● Source data
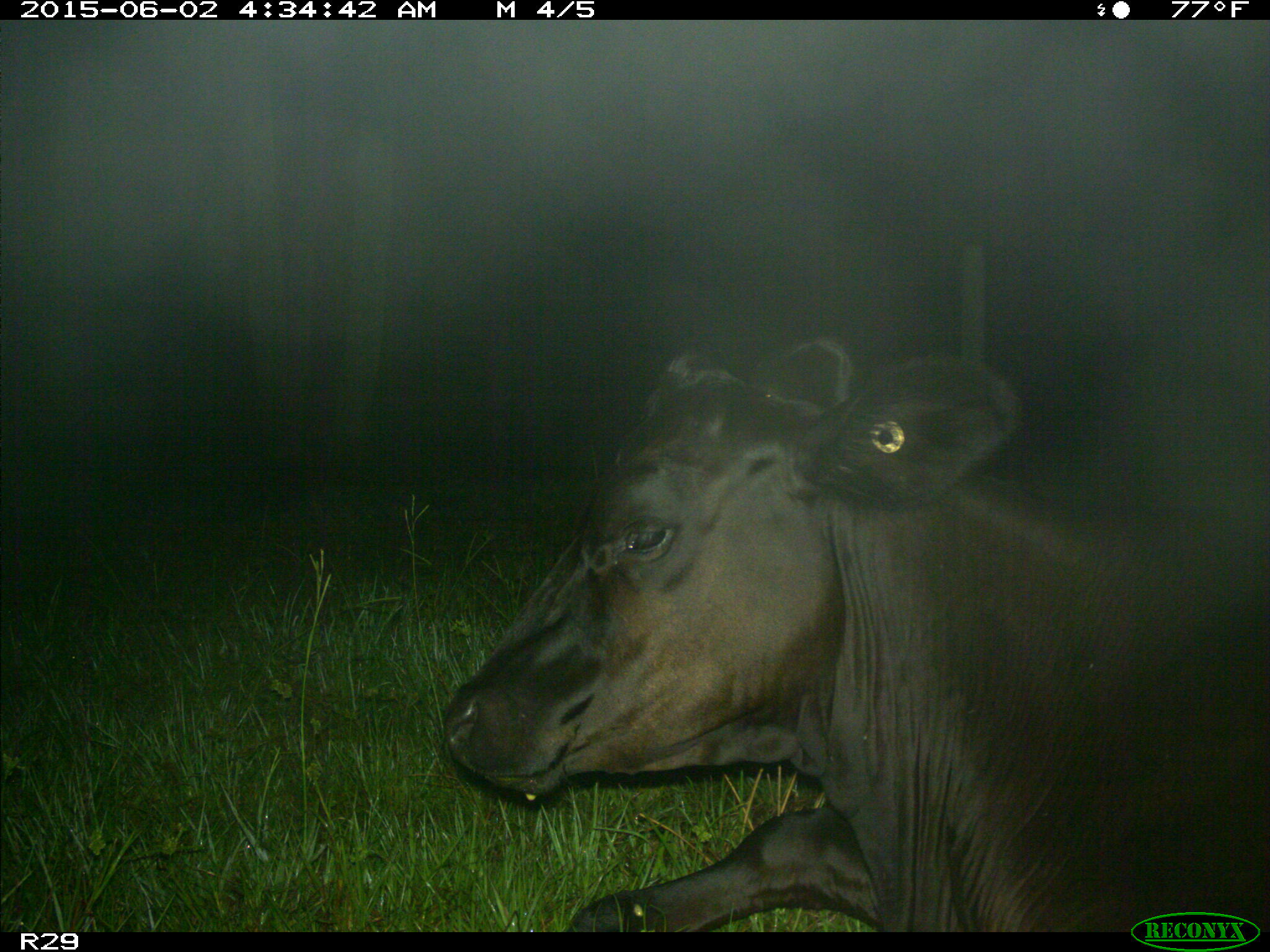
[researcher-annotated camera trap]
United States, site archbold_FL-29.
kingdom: Animalia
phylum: Chordata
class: Mammalia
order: Artiodactyla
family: Bovidae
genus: Bos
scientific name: Bos taurus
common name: domestic cow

● Task goal
The pictures in the entries should be left out; output everything else exactly.

● Your response
[researcher-annotated camera trap]
United States, site archbold_FL-29.
kingdom: Animalia
phylum: Chordata
class: Mammalia
order: Artiodactyla
family: Bovidae
genus: Bos
scientific name: Bos taurus
common name: domestic cow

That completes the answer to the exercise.